— START —

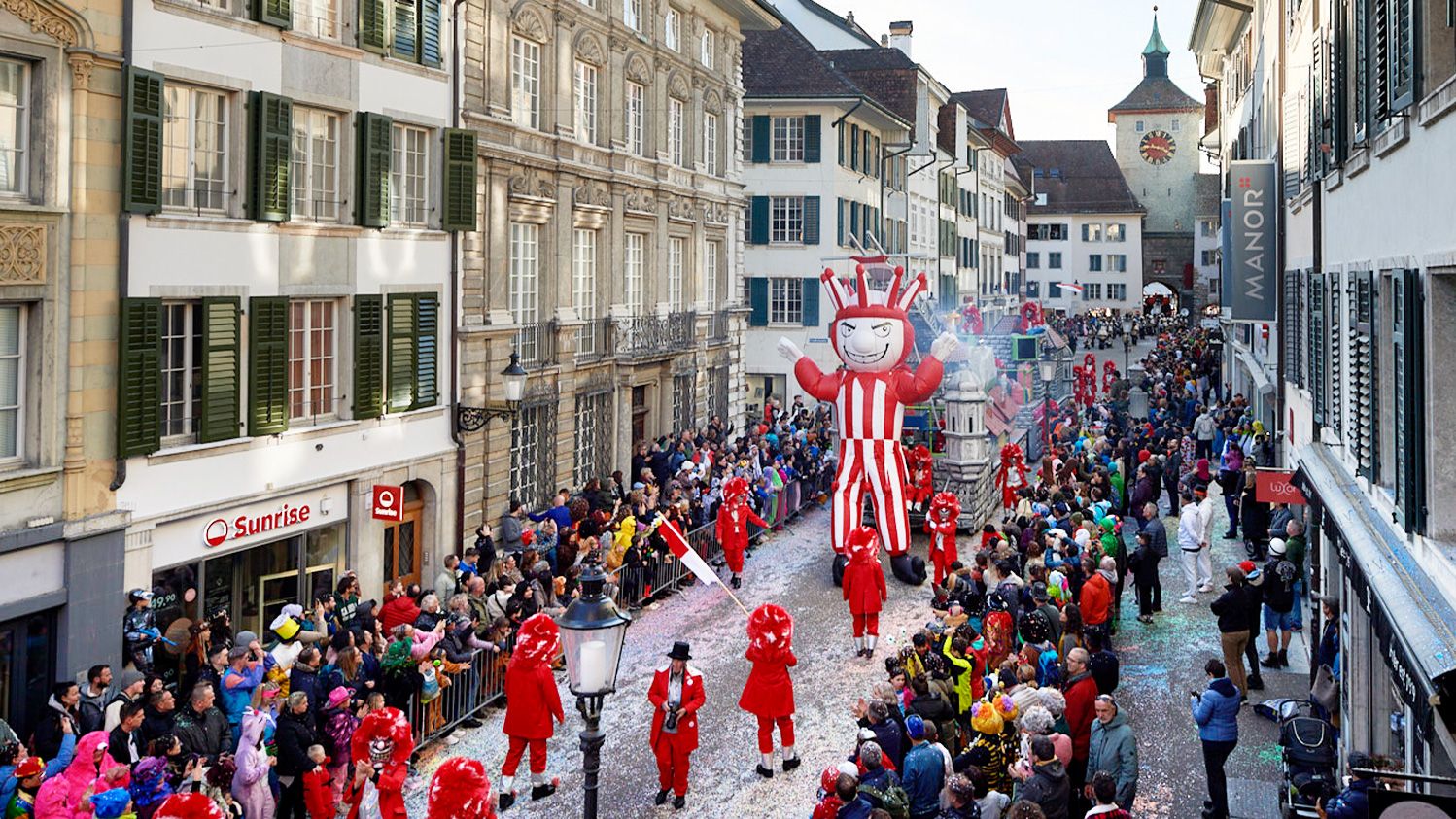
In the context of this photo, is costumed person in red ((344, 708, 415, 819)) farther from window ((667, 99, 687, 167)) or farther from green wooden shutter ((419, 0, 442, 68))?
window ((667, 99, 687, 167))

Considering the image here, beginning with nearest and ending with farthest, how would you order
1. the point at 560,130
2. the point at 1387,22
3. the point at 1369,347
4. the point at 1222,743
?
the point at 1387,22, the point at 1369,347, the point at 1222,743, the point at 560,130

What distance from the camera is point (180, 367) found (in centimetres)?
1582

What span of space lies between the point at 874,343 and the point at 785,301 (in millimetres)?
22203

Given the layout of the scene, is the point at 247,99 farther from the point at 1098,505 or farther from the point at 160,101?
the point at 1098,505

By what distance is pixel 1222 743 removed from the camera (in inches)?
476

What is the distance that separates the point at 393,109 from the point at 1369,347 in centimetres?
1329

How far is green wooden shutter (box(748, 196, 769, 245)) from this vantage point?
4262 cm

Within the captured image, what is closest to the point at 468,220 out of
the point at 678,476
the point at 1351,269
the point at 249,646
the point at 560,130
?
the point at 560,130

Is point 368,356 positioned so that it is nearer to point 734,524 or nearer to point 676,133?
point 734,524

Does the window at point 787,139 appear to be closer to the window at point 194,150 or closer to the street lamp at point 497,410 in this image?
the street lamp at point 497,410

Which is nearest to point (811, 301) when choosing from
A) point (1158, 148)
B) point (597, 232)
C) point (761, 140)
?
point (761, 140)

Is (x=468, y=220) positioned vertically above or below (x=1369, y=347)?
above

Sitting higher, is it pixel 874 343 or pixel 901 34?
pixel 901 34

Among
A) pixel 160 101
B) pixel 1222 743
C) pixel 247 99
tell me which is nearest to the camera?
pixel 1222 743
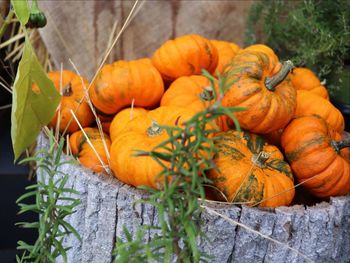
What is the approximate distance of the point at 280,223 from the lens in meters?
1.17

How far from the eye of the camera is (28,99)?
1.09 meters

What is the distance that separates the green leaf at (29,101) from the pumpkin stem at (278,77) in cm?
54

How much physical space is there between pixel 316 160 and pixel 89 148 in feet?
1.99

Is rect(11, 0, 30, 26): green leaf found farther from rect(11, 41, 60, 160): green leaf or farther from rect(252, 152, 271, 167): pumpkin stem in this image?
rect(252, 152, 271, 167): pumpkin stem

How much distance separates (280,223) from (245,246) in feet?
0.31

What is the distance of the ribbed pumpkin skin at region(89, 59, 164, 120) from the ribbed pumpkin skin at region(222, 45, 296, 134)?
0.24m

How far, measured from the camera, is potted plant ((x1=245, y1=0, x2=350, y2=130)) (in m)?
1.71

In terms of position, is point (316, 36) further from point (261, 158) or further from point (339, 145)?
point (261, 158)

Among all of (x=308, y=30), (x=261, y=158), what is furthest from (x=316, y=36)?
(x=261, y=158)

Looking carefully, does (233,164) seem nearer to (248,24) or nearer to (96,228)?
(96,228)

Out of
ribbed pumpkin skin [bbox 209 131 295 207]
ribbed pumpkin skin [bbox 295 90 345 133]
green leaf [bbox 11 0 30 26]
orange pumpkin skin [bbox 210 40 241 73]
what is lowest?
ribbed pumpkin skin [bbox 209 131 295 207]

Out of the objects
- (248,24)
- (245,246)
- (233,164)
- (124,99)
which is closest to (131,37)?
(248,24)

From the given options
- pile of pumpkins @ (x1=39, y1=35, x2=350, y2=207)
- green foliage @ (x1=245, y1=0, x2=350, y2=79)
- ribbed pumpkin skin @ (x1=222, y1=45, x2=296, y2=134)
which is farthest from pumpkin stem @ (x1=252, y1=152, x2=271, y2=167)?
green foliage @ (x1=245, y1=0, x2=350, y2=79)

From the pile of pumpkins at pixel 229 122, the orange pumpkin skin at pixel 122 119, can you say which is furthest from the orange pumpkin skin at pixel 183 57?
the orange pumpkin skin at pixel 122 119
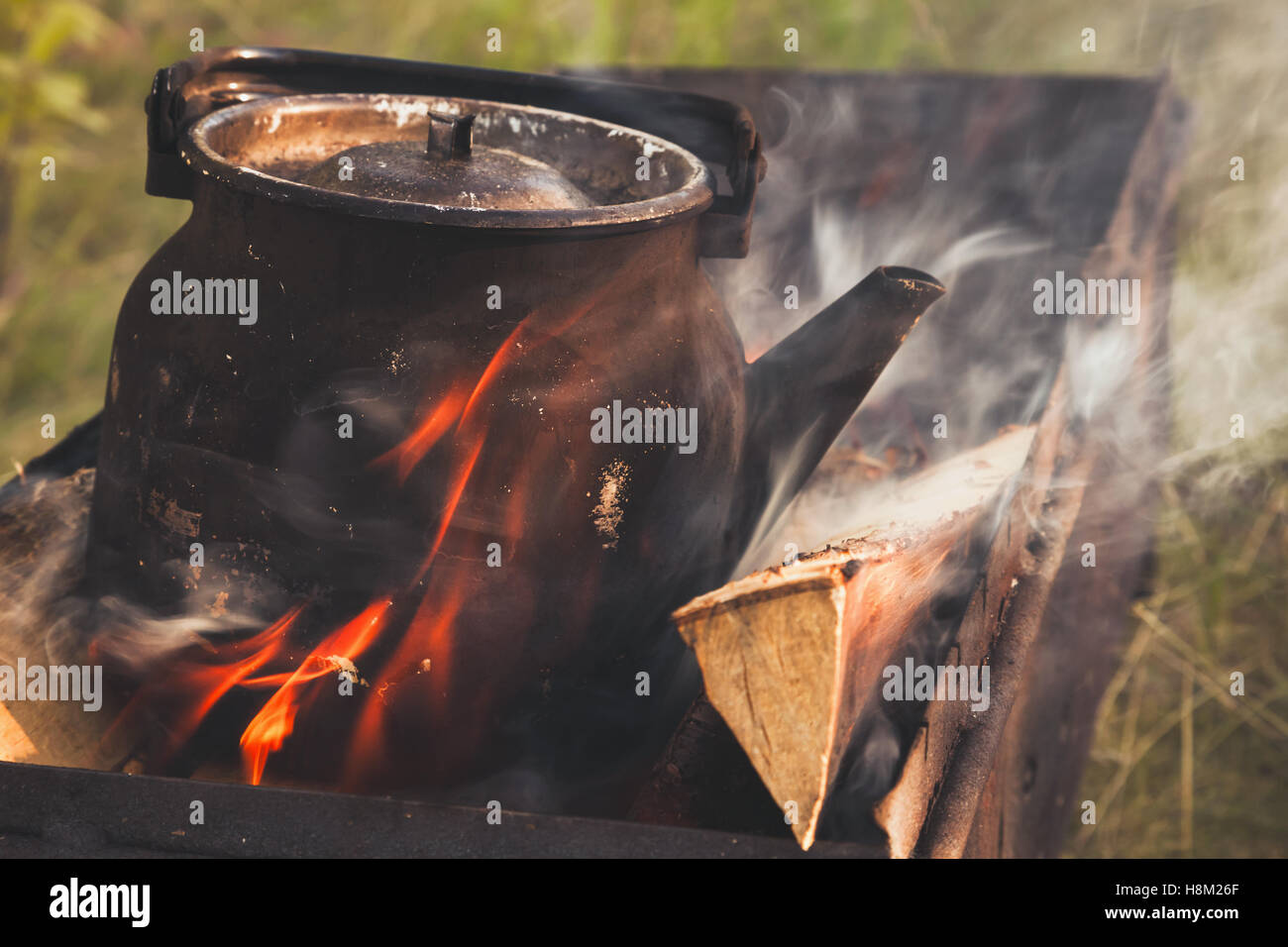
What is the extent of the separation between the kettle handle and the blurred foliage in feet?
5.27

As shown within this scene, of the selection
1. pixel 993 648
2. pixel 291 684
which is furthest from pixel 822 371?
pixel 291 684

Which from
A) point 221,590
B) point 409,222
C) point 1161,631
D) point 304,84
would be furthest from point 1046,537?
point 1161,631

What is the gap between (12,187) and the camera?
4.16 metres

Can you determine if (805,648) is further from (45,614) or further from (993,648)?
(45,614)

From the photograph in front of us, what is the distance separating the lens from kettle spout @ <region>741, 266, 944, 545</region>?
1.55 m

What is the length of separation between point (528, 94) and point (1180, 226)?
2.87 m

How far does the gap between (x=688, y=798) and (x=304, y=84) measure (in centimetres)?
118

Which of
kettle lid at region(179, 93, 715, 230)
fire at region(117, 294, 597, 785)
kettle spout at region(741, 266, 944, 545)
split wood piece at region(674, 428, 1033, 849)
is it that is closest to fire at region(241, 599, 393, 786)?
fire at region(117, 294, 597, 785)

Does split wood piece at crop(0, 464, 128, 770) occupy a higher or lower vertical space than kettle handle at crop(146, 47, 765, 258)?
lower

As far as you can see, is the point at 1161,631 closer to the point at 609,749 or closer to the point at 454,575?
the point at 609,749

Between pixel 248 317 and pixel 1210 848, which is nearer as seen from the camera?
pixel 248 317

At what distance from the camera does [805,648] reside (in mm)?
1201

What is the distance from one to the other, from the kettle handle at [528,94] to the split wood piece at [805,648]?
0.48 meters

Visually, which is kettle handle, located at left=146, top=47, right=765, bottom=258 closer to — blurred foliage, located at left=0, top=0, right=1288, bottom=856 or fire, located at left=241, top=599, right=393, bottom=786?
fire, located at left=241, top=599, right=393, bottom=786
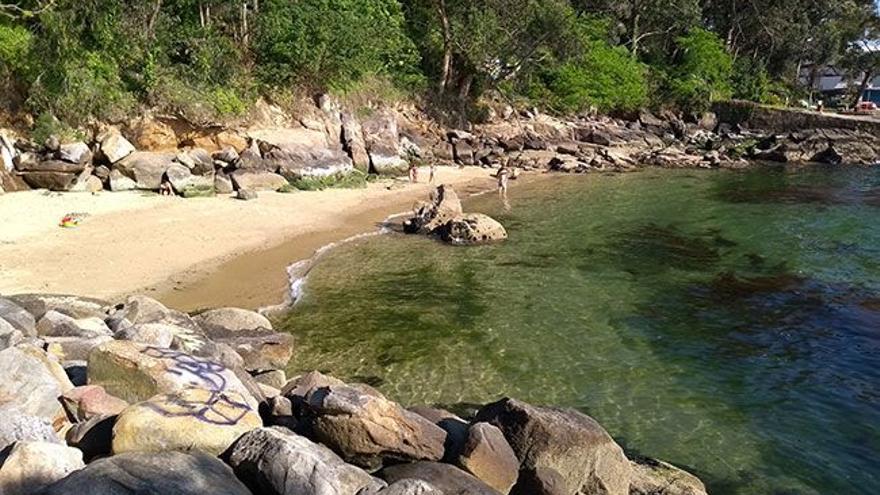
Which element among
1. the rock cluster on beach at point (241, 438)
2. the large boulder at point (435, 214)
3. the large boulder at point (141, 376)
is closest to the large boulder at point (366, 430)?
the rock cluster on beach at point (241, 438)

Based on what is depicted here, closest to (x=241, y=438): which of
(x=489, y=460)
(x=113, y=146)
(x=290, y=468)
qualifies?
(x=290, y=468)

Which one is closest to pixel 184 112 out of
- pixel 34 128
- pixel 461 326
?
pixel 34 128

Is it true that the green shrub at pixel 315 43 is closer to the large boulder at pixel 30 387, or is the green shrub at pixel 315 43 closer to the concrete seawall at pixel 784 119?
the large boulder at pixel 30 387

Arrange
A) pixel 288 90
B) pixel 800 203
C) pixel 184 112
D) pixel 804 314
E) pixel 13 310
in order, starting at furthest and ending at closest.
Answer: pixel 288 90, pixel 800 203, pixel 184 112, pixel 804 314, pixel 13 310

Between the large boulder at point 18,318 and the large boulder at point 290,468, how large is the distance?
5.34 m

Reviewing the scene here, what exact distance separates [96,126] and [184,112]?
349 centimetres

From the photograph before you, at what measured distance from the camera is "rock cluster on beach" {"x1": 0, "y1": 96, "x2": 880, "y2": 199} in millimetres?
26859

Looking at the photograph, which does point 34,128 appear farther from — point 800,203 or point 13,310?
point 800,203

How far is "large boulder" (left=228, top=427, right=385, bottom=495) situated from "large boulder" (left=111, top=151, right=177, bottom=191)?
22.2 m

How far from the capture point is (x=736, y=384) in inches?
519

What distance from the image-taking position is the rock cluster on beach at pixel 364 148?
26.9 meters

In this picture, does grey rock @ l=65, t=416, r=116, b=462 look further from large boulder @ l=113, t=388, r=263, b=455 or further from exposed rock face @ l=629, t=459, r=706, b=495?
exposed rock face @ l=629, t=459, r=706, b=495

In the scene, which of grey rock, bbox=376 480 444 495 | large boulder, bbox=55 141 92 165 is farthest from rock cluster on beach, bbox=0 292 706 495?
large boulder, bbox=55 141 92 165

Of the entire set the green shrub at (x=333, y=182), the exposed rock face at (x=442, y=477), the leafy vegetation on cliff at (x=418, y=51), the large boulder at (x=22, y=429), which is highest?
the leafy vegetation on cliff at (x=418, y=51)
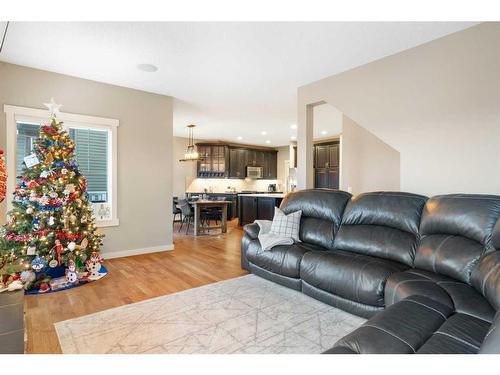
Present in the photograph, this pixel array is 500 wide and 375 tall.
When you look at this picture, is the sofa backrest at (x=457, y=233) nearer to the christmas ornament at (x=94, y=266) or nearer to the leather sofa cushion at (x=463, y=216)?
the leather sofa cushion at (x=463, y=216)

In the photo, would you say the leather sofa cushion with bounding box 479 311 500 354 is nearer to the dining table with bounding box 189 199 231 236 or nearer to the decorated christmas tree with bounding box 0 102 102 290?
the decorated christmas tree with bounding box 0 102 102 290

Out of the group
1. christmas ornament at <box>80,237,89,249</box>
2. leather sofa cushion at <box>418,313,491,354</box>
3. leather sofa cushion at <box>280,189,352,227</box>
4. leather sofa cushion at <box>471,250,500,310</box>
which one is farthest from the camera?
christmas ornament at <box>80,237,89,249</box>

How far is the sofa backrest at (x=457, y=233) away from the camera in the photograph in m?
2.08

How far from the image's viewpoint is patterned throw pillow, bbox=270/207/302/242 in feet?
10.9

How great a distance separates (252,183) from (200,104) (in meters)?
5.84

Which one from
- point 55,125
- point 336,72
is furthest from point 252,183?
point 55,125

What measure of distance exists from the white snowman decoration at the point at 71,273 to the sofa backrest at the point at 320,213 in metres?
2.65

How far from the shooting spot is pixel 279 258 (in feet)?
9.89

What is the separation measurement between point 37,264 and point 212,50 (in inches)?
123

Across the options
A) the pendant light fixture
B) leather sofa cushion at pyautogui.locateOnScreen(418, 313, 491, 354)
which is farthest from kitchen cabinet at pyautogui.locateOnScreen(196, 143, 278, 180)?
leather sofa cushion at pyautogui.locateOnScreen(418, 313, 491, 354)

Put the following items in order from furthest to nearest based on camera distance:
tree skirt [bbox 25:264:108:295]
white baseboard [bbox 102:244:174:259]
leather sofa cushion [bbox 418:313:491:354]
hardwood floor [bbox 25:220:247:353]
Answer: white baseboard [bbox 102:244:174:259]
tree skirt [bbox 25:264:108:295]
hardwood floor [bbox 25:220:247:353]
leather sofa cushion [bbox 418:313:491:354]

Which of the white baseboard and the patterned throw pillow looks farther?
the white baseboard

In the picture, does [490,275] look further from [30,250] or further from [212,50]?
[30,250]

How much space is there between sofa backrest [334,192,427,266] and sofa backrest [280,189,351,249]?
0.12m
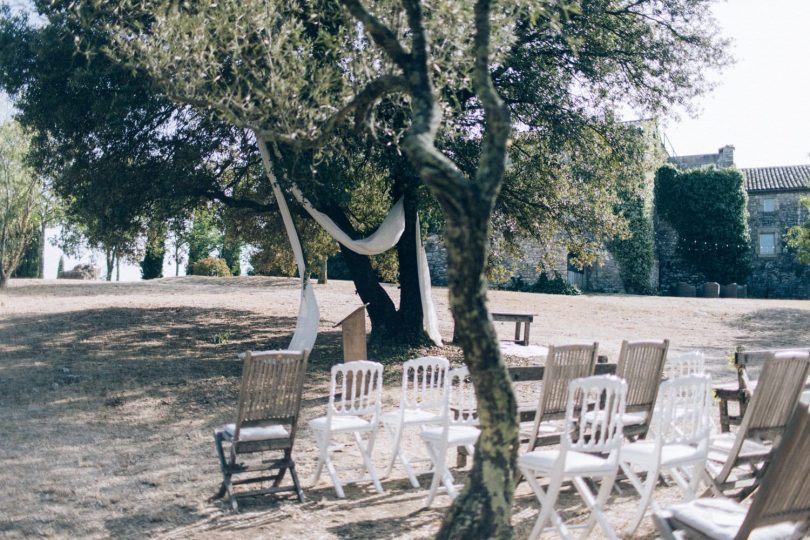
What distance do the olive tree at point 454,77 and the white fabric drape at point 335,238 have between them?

— END —

*Short exercise*. Starting at the line containing "Which of the", write out each line through the last one in the listing above, inclusive, and nothing else. Pictures are excluded from the copy.

*Output*.
Which of the white baseboard and the patterned throw pillow looks farther?
the white baseboard

In the picture, does [490,275] look further from [30,250] or further from [212,50]?
[30,250]

How much space is there between sofa backrest [334,192,427,266] and sofa backrest [280,189,351,249]?
0.12m
What distance do the olive tree at point 454,77 and the white fabric drape at point 335,238 have between them?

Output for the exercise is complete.